▶ DIRECTIONS
Quote the records exactly, starting at the first line and stopping after the line with "Yellow Green Ball"; skip the pictures.

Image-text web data
┌──

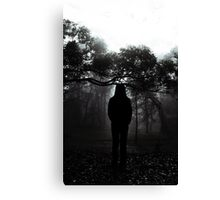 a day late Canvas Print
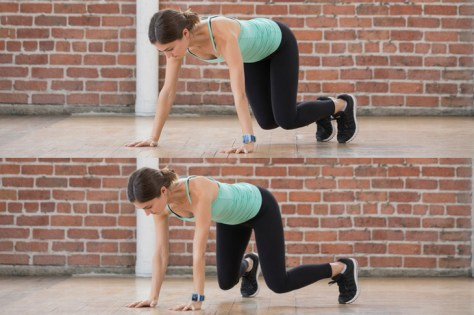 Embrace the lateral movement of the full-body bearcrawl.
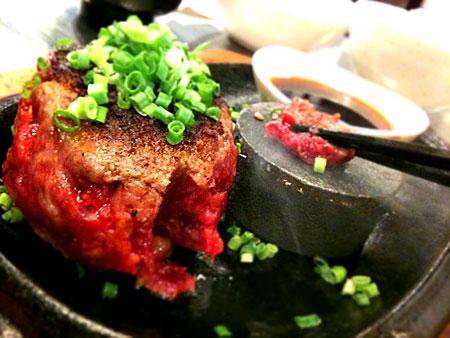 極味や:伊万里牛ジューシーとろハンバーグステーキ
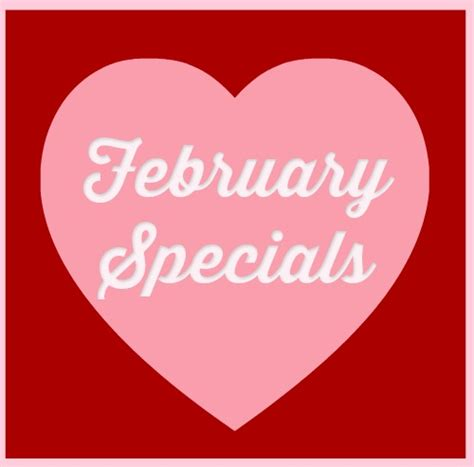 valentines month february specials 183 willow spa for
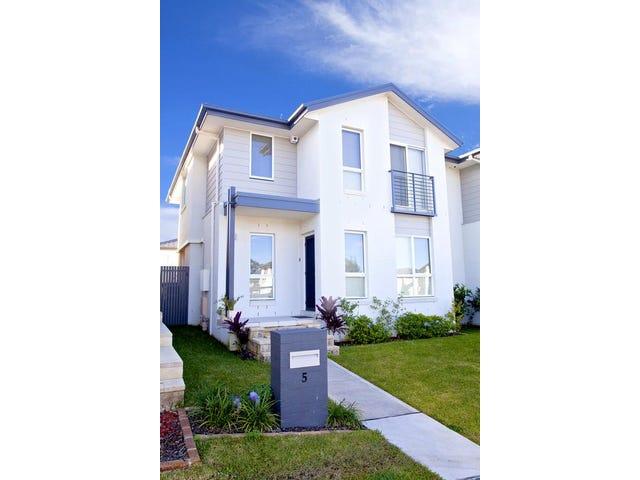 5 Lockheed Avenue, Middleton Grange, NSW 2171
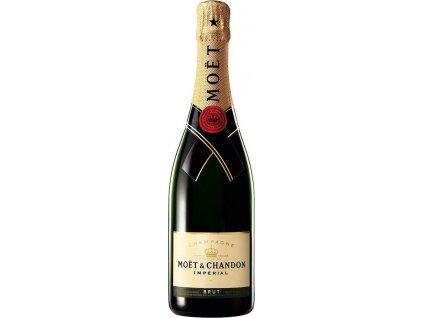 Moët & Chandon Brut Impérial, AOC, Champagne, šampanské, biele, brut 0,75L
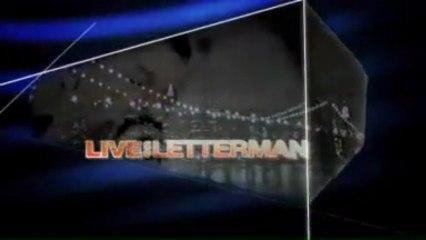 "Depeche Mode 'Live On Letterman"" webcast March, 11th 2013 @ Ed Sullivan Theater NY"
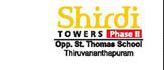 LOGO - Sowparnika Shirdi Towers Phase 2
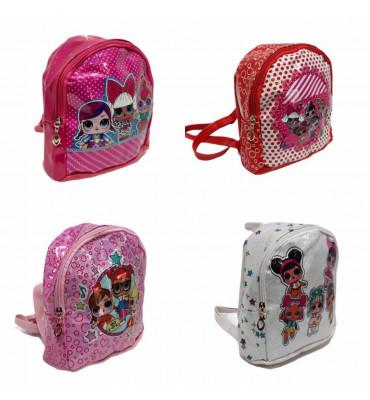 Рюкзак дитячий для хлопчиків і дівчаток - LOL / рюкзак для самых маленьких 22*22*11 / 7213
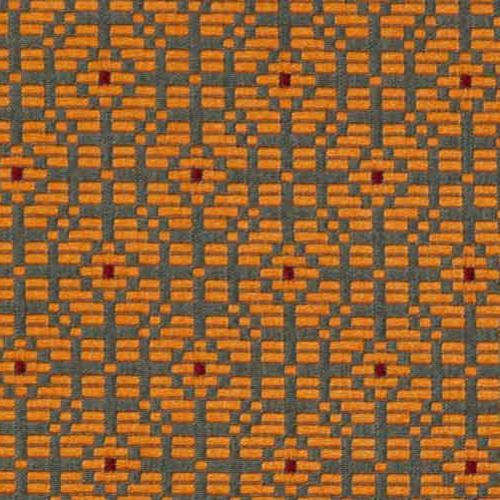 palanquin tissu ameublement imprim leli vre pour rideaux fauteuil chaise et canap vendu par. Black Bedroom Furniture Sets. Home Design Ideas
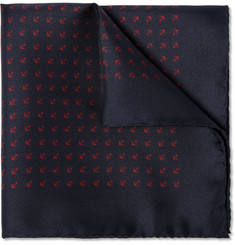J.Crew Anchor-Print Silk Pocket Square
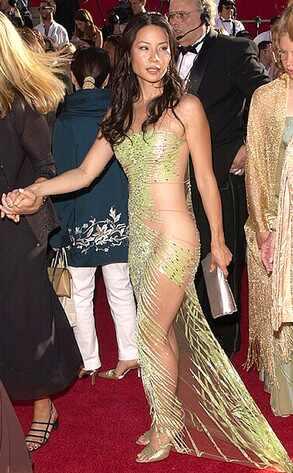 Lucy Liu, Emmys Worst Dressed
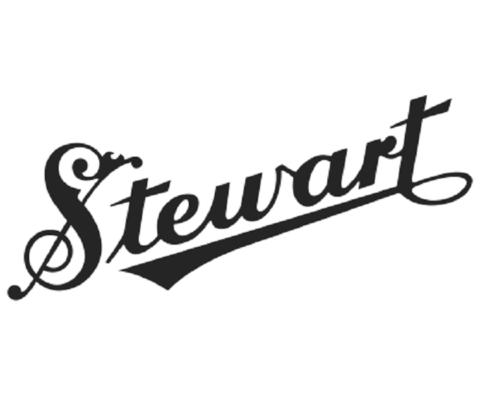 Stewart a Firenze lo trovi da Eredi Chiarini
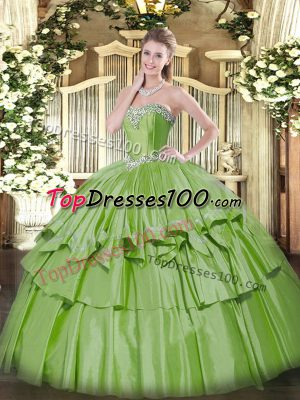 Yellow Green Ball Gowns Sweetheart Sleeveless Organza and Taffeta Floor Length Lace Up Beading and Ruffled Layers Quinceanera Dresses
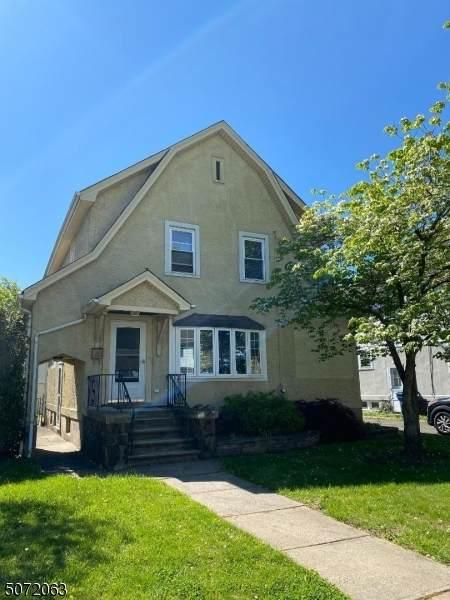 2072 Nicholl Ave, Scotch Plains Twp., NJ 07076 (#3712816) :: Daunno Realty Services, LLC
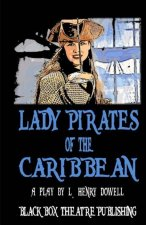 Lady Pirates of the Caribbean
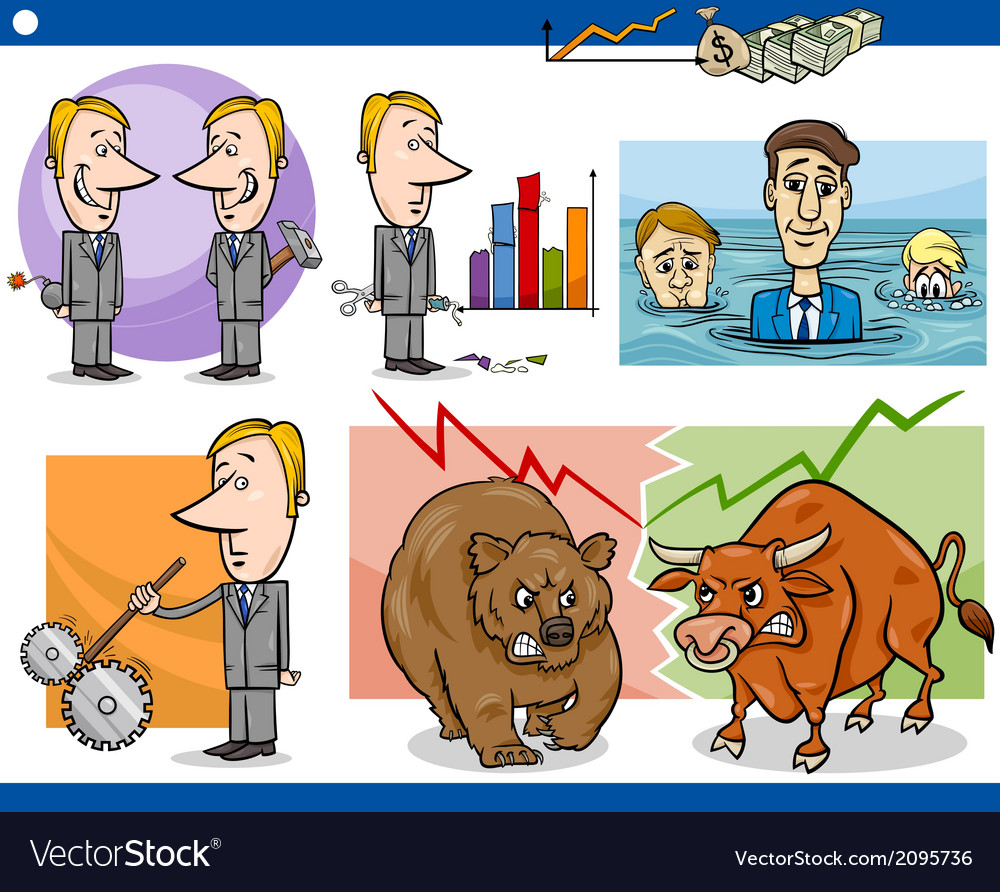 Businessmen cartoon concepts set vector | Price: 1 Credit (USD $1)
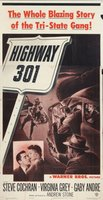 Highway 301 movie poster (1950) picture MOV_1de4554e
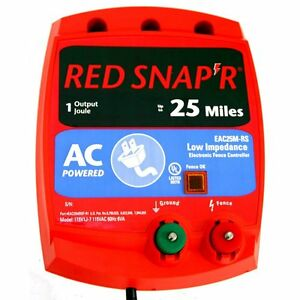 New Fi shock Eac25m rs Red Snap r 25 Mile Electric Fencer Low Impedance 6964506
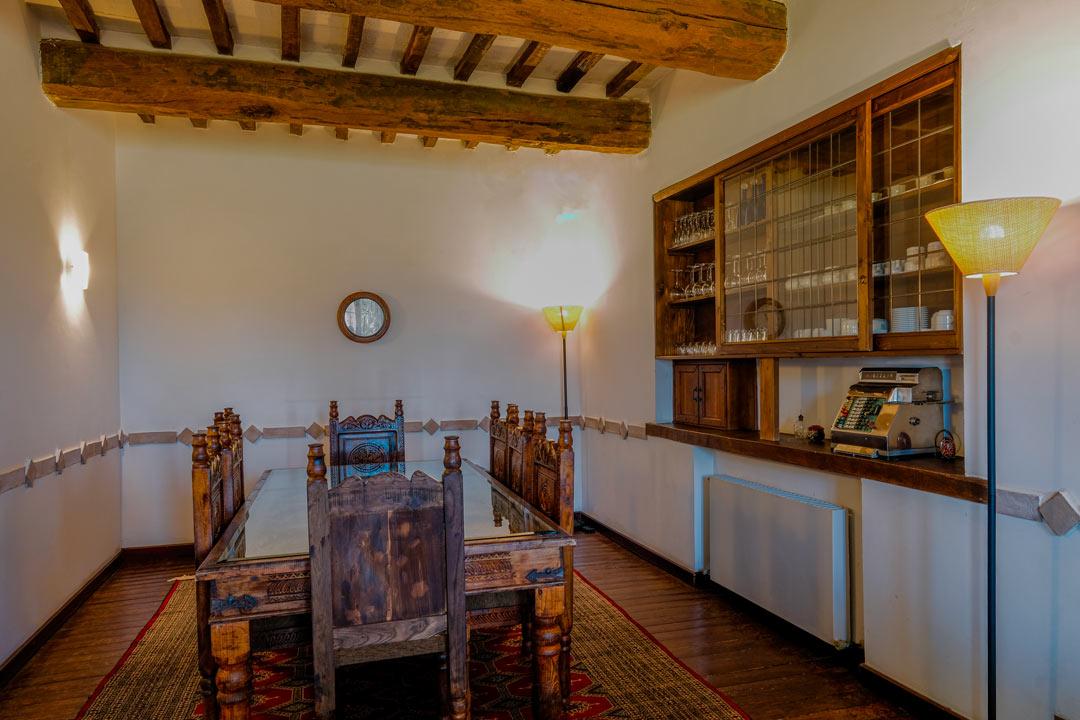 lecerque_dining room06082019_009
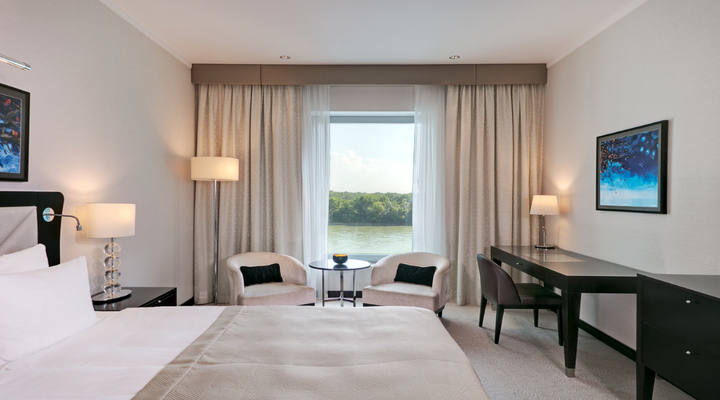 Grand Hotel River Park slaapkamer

└──

▶ TASK SOLUTION
 a day late Canvas Print
 Embrace the lateral movement of the full-body bearcrawl.
 極味や:伊万里牛ジューシーとろハンバーグステーキ
 valentines month february specials 183 willow spa for
 5 Lockheed Avenue, Middleton Grange, NSW 2171
 Moët & Chandon Brut Impérial, AOC, Champagne, šampanské, biele, brut 0,75L
 "Depeche Mode 'Live On Letterman"" webcast March, 11th 2013 @ Ed Sullivan Theater NY"
 LOGO - Sowparnika Shirdi Towers Phase 2
 Рюкзак дитячий для хлопчиків і дівчаток - LOL / рюкзак для самых маленьких 22*22*11 / 7213
 palanquin tissu ameublement imprim leli vre pour rideaux fauteuil chaise et canap vendu par. Black Bedroom Furniture Sets. Home Design Ideas
J.Crew Anchor-Print Silk Pocket Square
 Lucy Liu, Emmys Worst Dressed
 Stewart a Firenze lo trovi da Eredi Chiarini
 Yellow Green Ball Gowns Sweetheart Sleeveless Organza and Taffeta Floor Length Lace Up Beading and Ruffled Layers Quinceanera Dresses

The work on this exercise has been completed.